Question

6. If cosθ+sin θ=√2cosθ, show that cosθ-sinθ=√2sinθ

Answer 1

Pls mark my ans as brainlest

Answer 2

Given: $\cos\theta+\sin\theta=\sqrt{2}\cos\theta$

Squaring on both the sides, we get

$(\cos\theta+\sin\theta)^2=(\sqrt{2}\cos\theta)^2\\\\\Rightarrow\ \cos^2\theta+\sin^2\theta+2\cos\theta\sin\theta=2\cos^2\theta\\\\\Rightarrow\ 1+2\cos\theta\sin\theta=2\cos^2\theta\\\\\Rightarrow\ 2\cos\theta\sin\theta=2\cos^2\theta-1$

Now, consider

$(\cos\theta-\sin\theta)^2=\cos^2\theta+\sin^2\theta-2\cos\theta\sin\theta\\\\=1-(2\cos^2\theta-1)\\\\=2-2cos^2\theta=2-2(1-\sin^2\theta)\\\\=2-2+2\sin^2\theta\\\\=2\sin^2\theta\\\\\Rightarrow\ (\cos\theta-\sin\theta)^2=2\sin^2\theta\\\\\Rightarrow\ \cos\theta-\sin\theta=\sqrt{2}\sin\theta$

Hence, proved.

What the task requires: Reproduce the passage from the trigonometry thread word for word, starting at "Now, consider" and ending at "Hence, proved.". The lines after the trigonometry thread aren't needed.

Supplied information:
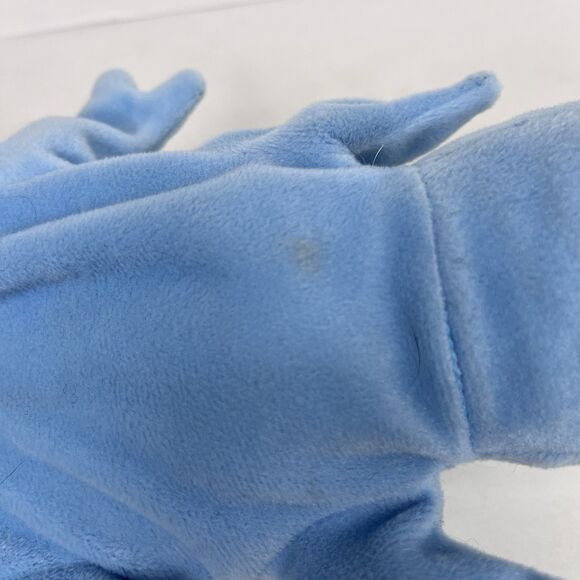 LOT Of 2 Caltoy Blue Orange Plush Pretend Play Iguana Lizard Hand Puppet - Picture 8 of 10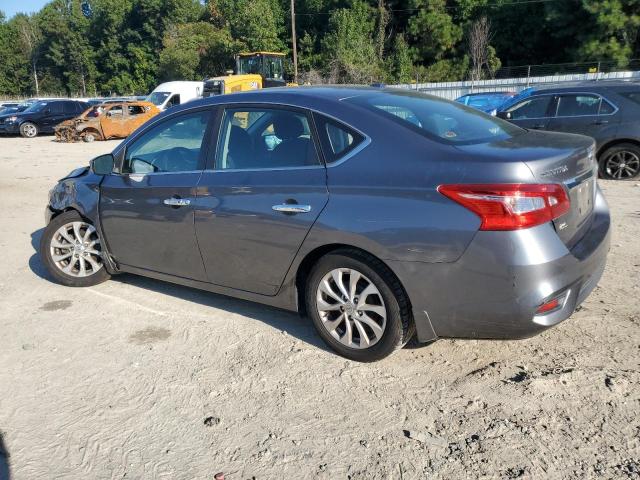 3N1AB7APXKY375294 - 2019 NISSAN SENTRA S GRAY photo 2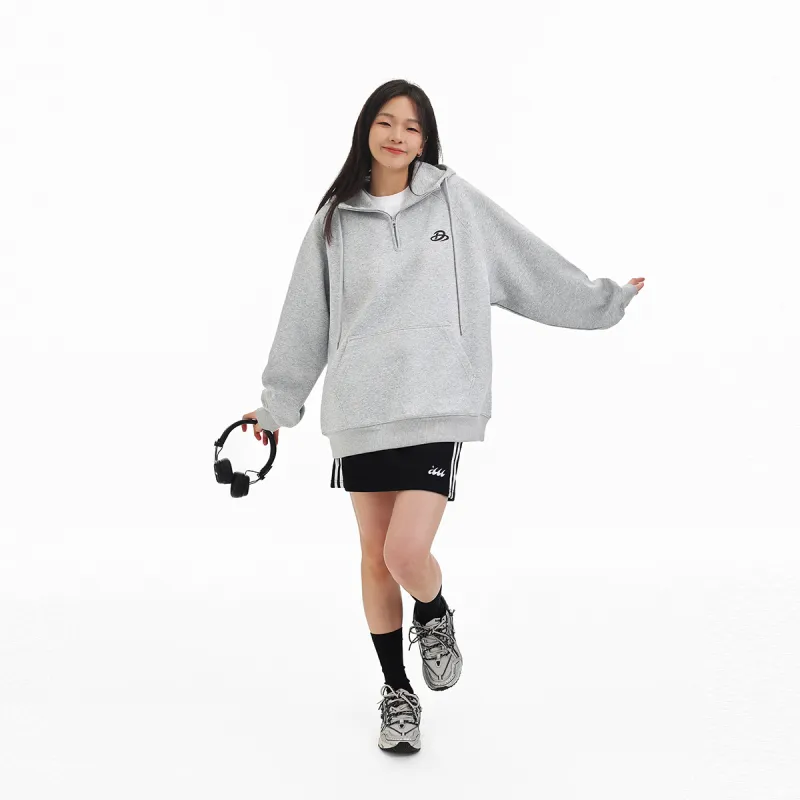 DESSUU Sweatshirt Women's Heather Gray-5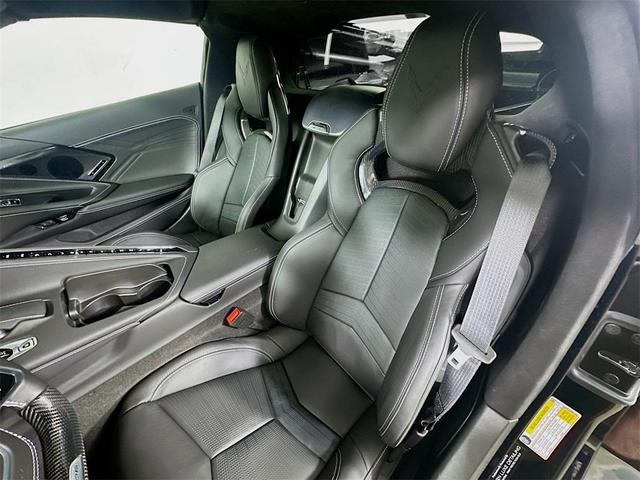 Photo of 2024 Black Chevrolet Corvette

Response below:
Now, consider

$(\cos\theta-\sin\theta)^2=\cos^2\theta+\sin^2\theta-2\cos\theta\sin\theta\\\\=1-(2\cos^2\theta-1)\\\\=2-2cos^2\theta=2-2(1-\sin^2\theta)\\\\=2-2+2\sin^2\theta\\\\=2\sin^2\theta\\\\\Rightarrow\ (\cos\theta-\sin\theta)^2=2\sin^2\theta\\\\\Rightarrow\ \cos\theta-\sin\theta=\sqrt{2}\sin\theta$

Hence, proved.